L’autre débat est le suivant : si les retraités ne produisent plus, ils consomment toujours, mais ils ne peuvent consommer que ce qui a été produit par les travailleurs actifs, selon leur nombre et leur productivité. Le nombre croissant des retraités, c’est, outre une demande médicale accrue, une demande plus grande de services, de déplacements et de tourisme, de logements adaptés, etc. ; dans certains secteurs, on voit poindre la pénurie, et partout on a trop négligé une approche prospective. Et le pouvoir d’achat des retraités pèse lourd dans la demande totale. C’est dire que la question des retraites est aussi une question des actifs.

L’évolution technique et économique fait qu’une même personne changera plusieurs fois d’activité au cours de sa vie professionnelle.

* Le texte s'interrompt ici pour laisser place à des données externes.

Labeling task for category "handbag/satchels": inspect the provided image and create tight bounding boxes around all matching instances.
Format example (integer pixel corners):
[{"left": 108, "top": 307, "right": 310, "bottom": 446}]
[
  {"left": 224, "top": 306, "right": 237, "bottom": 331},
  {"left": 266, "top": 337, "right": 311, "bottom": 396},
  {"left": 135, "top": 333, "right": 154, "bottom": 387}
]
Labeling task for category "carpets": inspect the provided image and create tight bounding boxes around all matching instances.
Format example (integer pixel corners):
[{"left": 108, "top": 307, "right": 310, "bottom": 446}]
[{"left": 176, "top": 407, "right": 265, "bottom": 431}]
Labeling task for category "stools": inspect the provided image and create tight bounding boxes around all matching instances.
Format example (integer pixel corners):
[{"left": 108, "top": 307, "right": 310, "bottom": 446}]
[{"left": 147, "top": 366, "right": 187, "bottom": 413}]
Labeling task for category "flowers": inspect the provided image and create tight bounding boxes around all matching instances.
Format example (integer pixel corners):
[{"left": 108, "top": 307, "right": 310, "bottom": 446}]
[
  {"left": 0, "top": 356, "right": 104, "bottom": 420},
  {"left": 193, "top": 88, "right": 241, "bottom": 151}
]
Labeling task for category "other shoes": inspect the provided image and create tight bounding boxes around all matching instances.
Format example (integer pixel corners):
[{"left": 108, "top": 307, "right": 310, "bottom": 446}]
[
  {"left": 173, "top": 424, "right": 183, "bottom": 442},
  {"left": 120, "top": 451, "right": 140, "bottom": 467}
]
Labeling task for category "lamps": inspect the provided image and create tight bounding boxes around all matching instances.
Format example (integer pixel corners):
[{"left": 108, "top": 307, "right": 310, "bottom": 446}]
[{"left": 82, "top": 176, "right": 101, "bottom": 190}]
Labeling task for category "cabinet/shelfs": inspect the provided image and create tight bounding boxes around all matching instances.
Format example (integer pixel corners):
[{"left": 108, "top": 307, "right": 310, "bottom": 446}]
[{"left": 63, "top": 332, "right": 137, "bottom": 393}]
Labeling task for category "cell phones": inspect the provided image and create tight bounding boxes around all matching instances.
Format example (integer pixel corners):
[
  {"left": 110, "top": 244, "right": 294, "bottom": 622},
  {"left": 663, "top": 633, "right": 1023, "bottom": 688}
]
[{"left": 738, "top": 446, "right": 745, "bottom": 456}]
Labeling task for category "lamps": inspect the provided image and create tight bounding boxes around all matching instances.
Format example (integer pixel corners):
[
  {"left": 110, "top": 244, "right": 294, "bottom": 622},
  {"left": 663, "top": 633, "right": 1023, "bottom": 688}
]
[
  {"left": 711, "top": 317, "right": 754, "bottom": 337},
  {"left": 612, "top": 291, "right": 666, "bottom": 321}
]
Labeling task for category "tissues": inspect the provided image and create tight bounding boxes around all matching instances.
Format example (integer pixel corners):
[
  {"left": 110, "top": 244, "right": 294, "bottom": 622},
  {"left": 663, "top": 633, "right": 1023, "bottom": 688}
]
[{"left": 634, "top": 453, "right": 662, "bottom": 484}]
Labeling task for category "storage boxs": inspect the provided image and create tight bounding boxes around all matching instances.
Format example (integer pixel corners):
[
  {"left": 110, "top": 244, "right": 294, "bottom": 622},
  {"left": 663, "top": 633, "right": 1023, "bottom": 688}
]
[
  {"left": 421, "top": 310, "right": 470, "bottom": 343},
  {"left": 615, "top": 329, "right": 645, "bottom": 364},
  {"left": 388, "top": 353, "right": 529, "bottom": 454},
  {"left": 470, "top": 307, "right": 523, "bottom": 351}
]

Mais la formation tout au long de la vie se cherche encore, et la protection sociale reste organisée selon le cycle ternaire traditionnel : jeunesse- activité- retraite.

Enfin, notre société considérera-t-elle toujours la masse grossissante des personnes âgées sous l’angle de leur inutilité et de l’assistance qu’il faut leur apporter, au moindre coût bien entendu, ou voudra-t-elle valoriser le potentiel d’expérience, de culture et de disponibilité qu’elles représentent ? Quelle place saura-t-elle faire ou conserver aux jeunes retraités qui ont encore et pour dix ou vingt ans l’esprit vif et le corps alerte ? N’est-ce pas un gâchis des expériences et des compétences que de les remplacer systématiquement par des plus jeunes, que ce soit dans les institutions politiques ou les associations ? Mais ces plus jeunes doivent pouvoir entrer dans la carrière sans attendre que les aînés n’y soient plus, comme dit la Marseillaise, et y apporter un esprit de renouveau. Pour rester généralement implicite, cette sorte de lutte des classes d’âge n’en est pas moins préoccupante.

Au-delà des questions techniques, il faut se demander comment une retraite de longue durée peut ne pas être un temps vide, et comment aménager, pour les enseignants, le passage de l’activité à la retraite, ne serait-ce que pour éviter le gâchis de cette mise à l’écart brutale et totale de personnes ayant engrangé expérience et compétences.

Il resterait à étudier dans quelle mesure l’organisation de l’enseignement en classes d’âge est la meilleure, voire la seule formule possible, ou s’il ne faudrait pas, dans la perspective de la formation tout au long de la vie, valoriser les contacts entre générations différentes.

Marie-Claude Grandguillot, Jacques George, professeurs à la retraite.